Abstract

ABSTRACT This article examines the criticisms that Chicherin directed at the classical Western liberalism that emerged from the works of John Locke, Claude-Adrien Helvétius, Baron d’Holbach, and Jean-Jacques Rousseau, the criticisms that can also be directed at modern Western liberalism. Following the early nineteenth-century German philosophers (Fichte, Hegel), Chicherin proves the falsity of liberalism’s philosophical foundations and, above all, the fallacy of its individualism. The latter assumes that the individual is not just independent of society and the state but also primary in relation to them, as well as a limited understanding of freedom that is reducible to an absence of external restrictions on human activity. As Chicherin shows, the stability of a state built on these principles can be ensured only by manipulating the consciousness of its citizens such that they are satisfied with their rulers.

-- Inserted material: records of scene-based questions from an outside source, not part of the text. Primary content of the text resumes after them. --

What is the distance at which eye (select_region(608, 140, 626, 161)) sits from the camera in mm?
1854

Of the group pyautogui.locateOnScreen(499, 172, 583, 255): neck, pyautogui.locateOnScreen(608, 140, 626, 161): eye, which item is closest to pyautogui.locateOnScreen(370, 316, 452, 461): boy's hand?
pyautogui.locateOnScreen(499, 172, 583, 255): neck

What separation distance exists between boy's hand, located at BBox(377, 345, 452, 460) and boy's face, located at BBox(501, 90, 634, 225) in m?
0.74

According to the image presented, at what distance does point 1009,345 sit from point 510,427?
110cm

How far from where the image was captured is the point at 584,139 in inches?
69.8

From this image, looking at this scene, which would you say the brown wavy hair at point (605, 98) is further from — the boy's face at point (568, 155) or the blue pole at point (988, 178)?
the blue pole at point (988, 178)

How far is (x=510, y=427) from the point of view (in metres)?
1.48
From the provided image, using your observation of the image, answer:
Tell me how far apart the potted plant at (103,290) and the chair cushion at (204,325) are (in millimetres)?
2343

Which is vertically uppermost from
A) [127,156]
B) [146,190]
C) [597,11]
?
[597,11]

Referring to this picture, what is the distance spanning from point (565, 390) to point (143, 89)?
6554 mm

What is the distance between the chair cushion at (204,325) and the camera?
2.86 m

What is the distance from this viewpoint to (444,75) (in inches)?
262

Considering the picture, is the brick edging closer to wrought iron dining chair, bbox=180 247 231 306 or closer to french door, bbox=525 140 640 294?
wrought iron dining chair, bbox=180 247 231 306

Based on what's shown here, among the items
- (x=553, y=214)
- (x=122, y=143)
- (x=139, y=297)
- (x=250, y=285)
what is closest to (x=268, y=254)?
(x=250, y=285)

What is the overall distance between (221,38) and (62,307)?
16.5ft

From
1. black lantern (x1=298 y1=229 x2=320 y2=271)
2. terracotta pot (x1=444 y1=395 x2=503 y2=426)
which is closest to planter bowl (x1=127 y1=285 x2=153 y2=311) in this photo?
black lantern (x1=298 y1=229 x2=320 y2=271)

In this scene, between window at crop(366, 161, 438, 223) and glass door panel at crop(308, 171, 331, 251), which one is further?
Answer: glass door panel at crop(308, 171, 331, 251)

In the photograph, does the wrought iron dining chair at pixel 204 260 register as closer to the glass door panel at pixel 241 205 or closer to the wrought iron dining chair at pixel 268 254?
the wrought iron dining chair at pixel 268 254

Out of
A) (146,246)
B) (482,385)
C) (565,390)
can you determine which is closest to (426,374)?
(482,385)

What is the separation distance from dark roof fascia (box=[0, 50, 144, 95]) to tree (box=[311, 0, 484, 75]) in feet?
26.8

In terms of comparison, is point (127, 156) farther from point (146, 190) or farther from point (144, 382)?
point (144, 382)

The Russian version of liberalism created by Chicherin and his followers is based on an understanding of the individual’s dependence on society’s spiritual wholeness, as well as on an understanding of freedom as man’s spiritual inner quality manifested primarily in his ability to create high culture. Russian liberalism views the state as a value equal to and complementary to the value of individual freedom, defining it as a way of organizing the life of a people that arises naturally in history and is independent of the will of individuals.